Party buns

Sticky buns for a crowd

Want to bring something to a party that is a bit different? Need to give everyone in your children’s class a treat for their birthday? Fancy something different for a cake sale? Then try these tear-and-share party buns – sticky, fruity but not overly sweet these buns always go down really well.

A huge tray of Chelsea buns there are enough for 30 buns to give everyone in a crowd a treat.

The challenge with this recipe is its scale, but it is very satisfying to produce a treat for so many people. See tips for some helpful hints on coping with the size!

Takes 4 hours with about 1-hour hands on time. In common with yeast recipes, I’ve given the liquid measures as weights.

For party buns you will need…

  • 1kg strong white bread flour
  • 100g unsalted butter
  • 400g whole milk
  • 14g instant yeast
  • 100g golden caster sugar
  • 2 large eggs
  • 20g salt
  • Zest of two lemons
  • 200g soft brown sugar
  • 200g currents
  • 100g raisins
  • 50g dried cranberries
  • 50g mixed peel
  • 20g mixed spice
  • 100g very soft unsalted butter
  • 100g granulated (or caster) sugar
  • 75ml water

You will need a 30x40cm (12x16inch) tray with raised edges and lined with parchment paper.

To make party buns…

  1. Melt the butter in a pan and add the milk to just warm through.
  2. Make the dough (machine) – put the milk mixture, eggs and sugar into the mixer bowl and give it a good stir with a spoon or spatula to combine. Add the flour, salt, yeast and lemon zest, and use a dough hook on the machine mixer to combine. This dough is quite stiff but if it appears too stiff add a little more milk. Once combined set the machine to kneed for 10 minutes. Cover with film and leave to prove for 2 hours.
  3. Make the dough (by hand) – add the eggs and sugar to the milk mixture and stir to combine. Put the flour, yeast, salt and lemon zest in a large bowl and stir to evenly distribute. Make a well in the centre and add the milk mixture. Combine the ingredients using a large spoon and then use your hands to form a dough adding a splash more milk if it is too stiff. Empty the mixture on to a clean surface and knead for 10 minutes till elastic. Return the dough to a cleaned bowl cover with film and leave to prove for 2 hours.
  4. Make the filling by mixing all the filling ingredients except the butter and set aside till later.
  5. Once the dough has doubled in size tip it out onto a large lightly floured work surface and roll roughly by hand into a long sausage. Using a rolling pin roll the dough into a rectangle about 35cm by 1.2m long (14 by 47 inches).
  6. Spread the butter evenly over the dough leaving a 1cm gap at the top along one of the long edges. Sprinkle the filling mixture over the dough as evenly as possible and roll the rolling pin over the top a couple of times to press the filling into the surface slightly.
  7. Starting at the bottom roll the dough as tightly as you can into a roll about 1.2m (47inches) long. Using a pastry brush, or a finger, wet the unfilled dough at the top and seal the top of the dough. Press the dough firmly to even out any larger sections.
  8. Cut the log into 30 x 4cm (just over 1½ inch) pieces with a sharp knife. Place the buns into the lined 30x40cm tray in a 5×6 grid. Mix the buns up so you don’t have buns of a similar size next to each other. Cover the tray with film and leave to prove at room temperature for 45 minutes.
  9. Preheat oven to 160C fan / 180C non-fan. Once buns have doubled in size remove film and bake for 25 minutes.
  10. Whilst buns are baking make the glaze by combining sugar and water in a small pan and heating until a light syrup is formed. Once the buns are golden and cooked though remove from the oven and whilst still hot and in the tin brush generously with the glaze.
  11. Let them cool in the tin, then tear and share with lots of friends!
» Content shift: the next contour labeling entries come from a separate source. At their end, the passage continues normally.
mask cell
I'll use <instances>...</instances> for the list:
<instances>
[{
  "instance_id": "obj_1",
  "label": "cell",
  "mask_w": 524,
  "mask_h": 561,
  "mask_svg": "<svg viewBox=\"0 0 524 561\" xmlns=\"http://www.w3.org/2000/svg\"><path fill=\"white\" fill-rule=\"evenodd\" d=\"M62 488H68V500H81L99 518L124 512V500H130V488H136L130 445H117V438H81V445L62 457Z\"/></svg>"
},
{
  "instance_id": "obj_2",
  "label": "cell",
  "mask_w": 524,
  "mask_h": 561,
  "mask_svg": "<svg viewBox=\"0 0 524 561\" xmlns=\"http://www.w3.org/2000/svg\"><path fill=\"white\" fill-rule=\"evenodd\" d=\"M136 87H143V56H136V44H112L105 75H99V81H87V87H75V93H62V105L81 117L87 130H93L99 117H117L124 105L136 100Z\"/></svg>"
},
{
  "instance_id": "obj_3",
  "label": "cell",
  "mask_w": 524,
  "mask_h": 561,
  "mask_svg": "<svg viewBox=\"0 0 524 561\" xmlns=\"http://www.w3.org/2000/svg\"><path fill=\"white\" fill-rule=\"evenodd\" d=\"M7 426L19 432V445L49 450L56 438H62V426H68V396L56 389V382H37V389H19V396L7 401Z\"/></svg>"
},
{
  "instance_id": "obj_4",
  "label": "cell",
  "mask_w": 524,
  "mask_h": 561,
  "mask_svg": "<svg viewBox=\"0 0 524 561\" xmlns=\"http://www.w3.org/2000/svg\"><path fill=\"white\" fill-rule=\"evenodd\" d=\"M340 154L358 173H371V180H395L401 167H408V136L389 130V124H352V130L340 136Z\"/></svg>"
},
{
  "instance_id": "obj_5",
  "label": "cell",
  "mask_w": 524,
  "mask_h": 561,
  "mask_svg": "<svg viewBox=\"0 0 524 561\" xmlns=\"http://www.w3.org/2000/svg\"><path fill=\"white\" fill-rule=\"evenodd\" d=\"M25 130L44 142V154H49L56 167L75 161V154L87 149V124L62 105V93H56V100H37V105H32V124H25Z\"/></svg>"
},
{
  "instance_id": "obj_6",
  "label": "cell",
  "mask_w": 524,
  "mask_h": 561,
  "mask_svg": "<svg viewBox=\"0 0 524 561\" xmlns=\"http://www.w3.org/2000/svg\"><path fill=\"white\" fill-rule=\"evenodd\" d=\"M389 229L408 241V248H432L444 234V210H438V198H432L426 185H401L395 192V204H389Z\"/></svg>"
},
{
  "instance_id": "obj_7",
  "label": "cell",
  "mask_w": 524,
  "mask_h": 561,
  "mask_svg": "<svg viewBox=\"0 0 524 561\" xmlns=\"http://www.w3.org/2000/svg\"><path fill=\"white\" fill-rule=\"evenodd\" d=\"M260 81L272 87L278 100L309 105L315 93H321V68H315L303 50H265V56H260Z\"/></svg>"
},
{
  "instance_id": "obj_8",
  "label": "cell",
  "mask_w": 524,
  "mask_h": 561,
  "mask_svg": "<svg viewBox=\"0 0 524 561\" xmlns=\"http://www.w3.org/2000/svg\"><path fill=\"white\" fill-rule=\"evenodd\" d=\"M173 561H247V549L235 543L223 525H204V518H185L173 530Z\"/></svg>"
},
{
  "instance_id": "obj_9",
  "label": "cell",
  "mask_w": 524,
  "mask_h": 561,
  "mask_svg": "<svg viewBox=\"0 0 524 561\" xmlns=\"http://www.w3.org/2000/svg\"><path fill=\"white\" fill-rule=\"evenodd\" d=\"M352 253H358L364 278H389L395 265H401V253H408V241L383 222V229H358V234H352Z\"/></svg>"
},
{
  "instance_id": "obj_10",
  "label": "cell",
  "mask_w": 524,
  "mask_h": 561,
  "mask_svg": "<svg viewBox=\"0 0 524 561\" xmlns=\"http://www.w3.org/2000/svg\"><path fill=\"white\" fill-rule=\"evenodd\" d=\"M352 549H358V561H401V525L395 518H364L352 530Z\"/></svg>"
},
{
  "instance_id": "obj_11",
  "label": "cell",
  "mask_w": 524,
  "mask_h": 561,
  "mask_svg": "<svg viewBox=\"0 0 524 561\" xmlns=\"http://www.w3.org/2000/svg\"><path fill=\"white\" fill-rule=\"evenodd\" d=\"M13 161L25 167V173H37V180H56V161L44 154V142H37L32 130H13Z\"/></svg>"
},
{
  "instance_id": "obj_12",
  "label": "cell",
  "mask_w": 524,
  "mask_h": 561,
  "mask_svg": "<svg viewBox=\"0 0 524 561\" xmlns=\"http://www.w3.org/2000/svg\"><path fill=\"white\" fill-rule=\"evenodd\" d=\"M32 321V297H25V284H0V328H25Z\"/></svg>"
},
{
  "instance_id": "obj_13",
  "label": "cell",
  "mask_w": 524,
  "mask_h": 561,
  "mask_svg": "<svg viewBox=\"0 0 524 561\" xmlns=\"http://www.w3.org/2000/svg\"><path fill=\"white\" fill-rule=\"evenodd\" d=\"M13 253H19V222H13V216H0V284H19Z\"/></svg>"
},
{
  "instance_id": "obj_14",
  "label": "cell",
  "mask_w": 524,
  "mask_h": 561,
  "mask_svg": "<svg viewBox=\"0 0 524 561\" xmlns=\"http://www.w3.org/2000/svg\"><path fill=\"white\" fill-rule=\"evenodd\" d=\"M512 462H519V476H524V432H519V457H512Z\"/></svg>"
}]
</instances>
  • If you use a mixer to knead the dough do check its capacity (usually detailed in the instructions or on the manufactures website) as exceeding this can damage the mixers motor. In the recipe above the dough is 1.75kg at 50% hydration.
  • These buns don’t need any special equipment to make but they do need a large workspace to roll out, I use my dining table which I cover with silicone baking mats.
  • I use a two metre tape measure to help make sure the dough is the right size – it cost me about £2 and I keep it separate from my DIY tape for all sorts of cooking projects and it’s helpful for measuring tins!
  • The dough will be quite thin and stretchy and if it feels like it is becoming too tight stop rolling and lift the dough to release the tension. Wait a couple of minutes for the dough to relax a little and start rolling again.
  • I find a silicone spatula is the best tool for spreading the butter.
  • If you don’t quite make 30, or have enough for 31 then shuffle them around a bit to fit in the tin!